Cumulative Summary School Grades
Our school accountability index design includes the following elements and relative weights in determining the overall index score:
- Student growth in math and reading (40 percent)
- Gaps in levels of growth amongst subgroups (20 percent)
- Achievement in math, reading, and science/social studies (20 percent)
- Subgroup achievement gaps in math and reading (10 percent)
- Suspension rate as indicator of school climate quality (5 percent)
- English language proficiency progress (5 percent)
Below is a sample overall scorecard based on the results from prior sections.
Remember when we discussed the elements of what makes a “great school”? Well, here is what a great school would look like translated into an index score:
This prototypical great school has half of their students demonstrating growth in the top quartile of all students. Their achievement scores are double the statewide average, and their gaps are small. The great school only had a few behavioral issues that required out-of-school suspensions, and English language learners are demonstrating appropriate growth.
Using Index Scores and Non-academic Data to Project Future School Performance
The innovative component of our accountability design is not our use of a comprehensive index score (well, maybe a little bit “innovative” because of an emphasis on growth and growth gaps) rather that we propose to incorporate a whole slew of additional school-level data to project the probability a school can be a great school within the next three years. The most obvious factors in our advanced statistical model would be current composite index score, prior year index scores, and changes to index subscores.
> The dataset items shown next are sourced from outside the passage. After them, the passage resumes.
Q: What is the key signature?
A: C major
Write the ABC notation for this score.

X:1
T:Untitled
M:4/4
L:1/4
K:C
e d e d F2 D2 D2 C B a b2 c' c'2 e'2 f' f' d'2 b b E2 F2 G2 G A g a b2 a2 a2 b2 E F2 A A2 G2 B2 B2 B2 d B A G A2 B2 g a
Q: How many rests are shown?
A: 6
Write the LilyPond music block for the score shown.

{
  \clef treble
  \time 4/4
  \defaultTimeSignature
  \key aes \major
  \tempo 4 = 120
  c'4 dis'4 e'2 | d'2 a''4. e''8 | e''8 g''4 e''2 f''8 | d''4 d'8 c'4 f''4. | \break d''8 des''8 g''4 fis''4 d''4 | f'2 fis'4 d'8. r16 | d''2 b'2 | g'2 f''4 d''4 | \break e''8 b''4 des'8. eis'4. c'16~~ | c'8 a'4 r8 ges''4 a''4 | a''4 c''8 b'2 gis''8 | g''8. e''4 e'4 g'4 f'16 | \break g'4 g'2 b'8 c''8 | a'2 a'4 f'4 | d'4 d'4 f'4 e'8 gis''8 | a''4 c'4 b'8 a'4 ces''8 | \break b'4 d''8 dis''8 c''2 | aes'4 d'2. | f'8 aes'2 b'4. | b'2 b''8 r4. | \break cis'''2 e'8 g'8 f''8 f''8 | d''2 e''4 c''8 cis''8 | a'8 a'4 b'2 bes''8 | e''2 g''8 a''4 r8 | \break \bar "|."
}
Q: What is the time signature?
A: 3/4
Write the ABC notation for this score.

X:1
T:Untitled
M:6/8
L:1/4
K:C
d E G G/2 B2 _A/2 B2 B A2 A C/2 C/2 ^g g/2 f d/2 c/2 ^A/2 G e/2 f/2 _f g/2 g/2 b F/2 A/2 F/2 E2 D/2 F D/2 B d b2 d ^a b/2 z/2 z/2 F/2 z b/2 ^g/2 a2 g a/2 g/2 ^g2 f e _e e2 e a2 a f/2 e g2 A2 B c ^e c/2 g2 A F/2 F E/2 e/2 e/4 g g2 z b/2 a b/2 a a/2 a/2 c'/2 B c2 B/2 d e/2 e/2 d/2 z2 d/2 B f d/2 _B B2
We also propose, using historical non-academic data to develop the model, the following variables (as examples, not an exhaustive list) be analyzed for significance and included if they help reduce the inherent entropy in identifying great schools:
- Average years of staff experience;
- Rate of staff turnover;
- School leadership changes and tenure;
- Student re-enrollment;
- Per-pupil spending rates;
- Number of instructional days on the school calendar;
- Presence of extended school day academic activities;
- Reported teacher quality indicators; and
- Student population demographics.
Each school would receive a composite probability that estimates the likelihood it will meet great school criteria within the next three years, and the state can use the model’s data to drive decisions about eligibility for comprehensive support and improvement services.
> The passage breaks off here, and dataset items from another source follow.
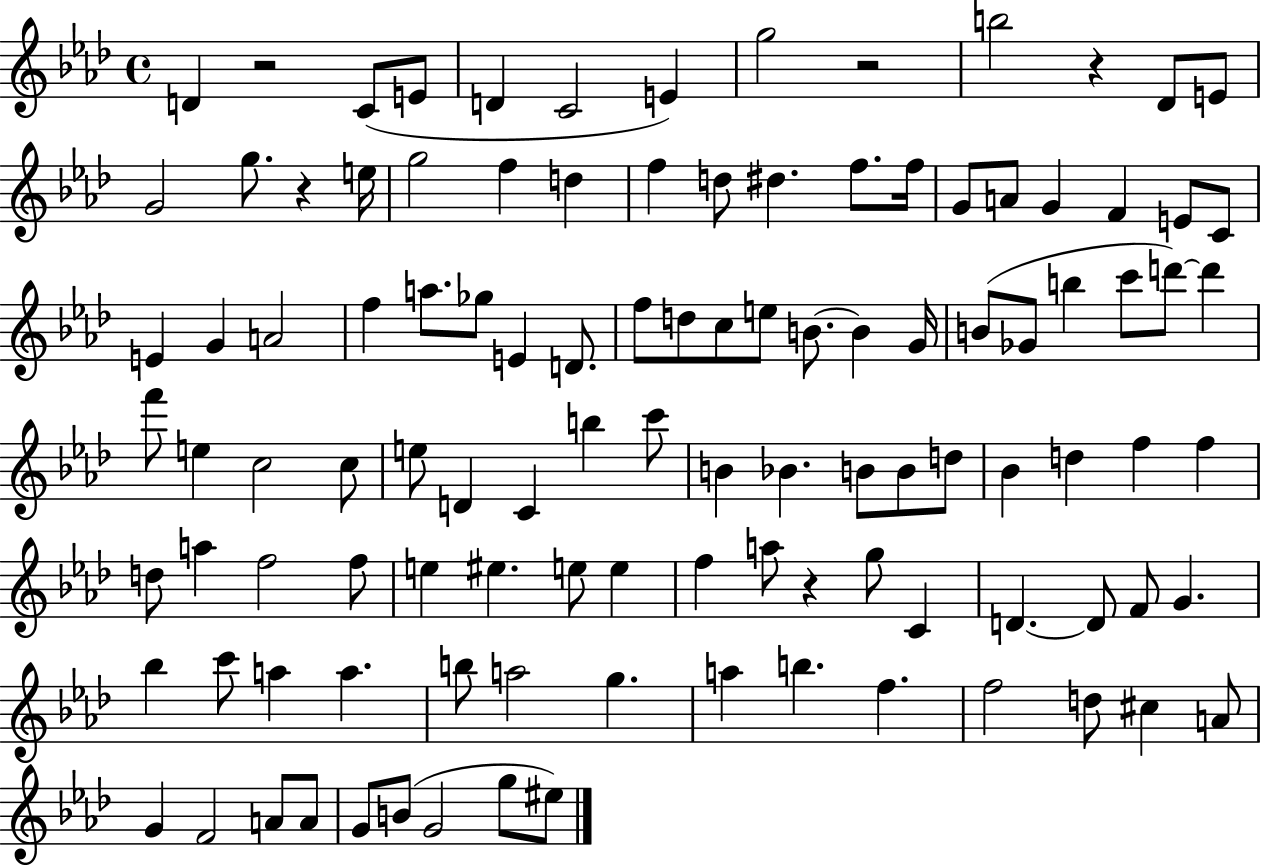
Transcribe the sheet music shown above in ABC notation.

X:1
T:Untitled
M:4/4
L:1/4
K:Ab
D z2 C/2 E/2 D C2 E g2 z2 b2 z _D/2 E/2 G2 g/2 z e/4 g2 f d f d/2 ^d f/2 f/4 G/2 A/2 G F E/2 C/2 E G A2 f a/2 _g/2 E D/2 f/2 d/2 c/2 e/2 B/2 B G/4 B/2 _G/2 b c'/2 d'/2 d' f'/2 e c2 c/2 e/2 D C b c'/2 B _B B/2 B/2 d/2 _B d f f d/2 a f2 f/2 e ^e e/2 e f a/2 z g/2 C D D/2 F/2 G _b c'/2 a a b/2 a2 g a b f f2 d/2 ^c A/2 G F2 A/2 A/2 G/2 B/2 G2 g/2 ^e/2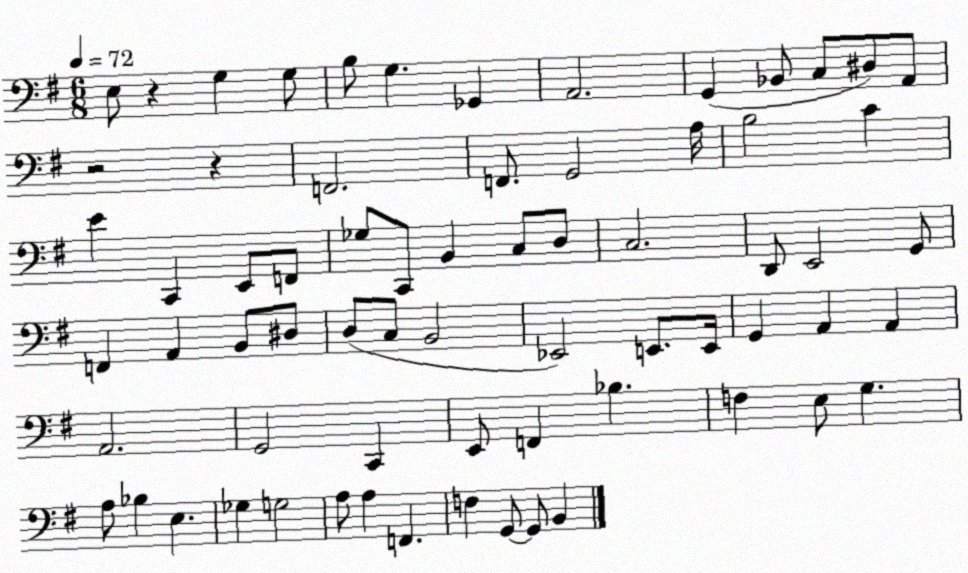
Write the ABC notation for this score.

X:1
T:Untitled
M:6/8
L:1/4
K:G
E,/2 z G, G,/2 B,/2 G, _G,, A,,2 G,, _B,,/2 C,/2 ^D,/2 A,,/2 z2 z F,,2 F,,/2 G,,2 A,/4 B,2 C E C,, E,,/2 F,,/2 _G,/2 C,,/2 B,, C,/2 D,/2 C,2 D,,/2 E,,2 G,,/2 F,, A,, B,,/2 ^D,/2 D,/2 C,/2 B,,2 _E,,2 E,,/2 E,,/4 G,, A,, A,, A,,2 G,,2 C,, E,,/2 F,, _B, F, E,/2 G, A,/2 _B, E, _G, G,2 A,/2 A, F,, F, G,,/2 G,,/2 B,,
Schools with high probabilities of being great schools, which are likely already at or near seventy index points, would be considered “reward schools” and eligible for dissemination grants. Schools with lower probabilities, perhaps those with less than a 25 percent chance of future greatness, may be eligible for certain intervention opportunities, and depending on the greatest factors contributing to their lower probability could be asked to submit action plans targeting those specific factors. In some states and jurisdictions, schools with extremely low probabilities may be those to enter the school turnaround or revocation process.
EmpowerK12 believes this “big data” approach to projecting future school success will result in improved use of school improvement funds by targeting schools that truly need the additional support. States can also better differentiate among low performing schools, requiring districts to submit more aggressive action plans for schools with low growth and little current potential for improvement.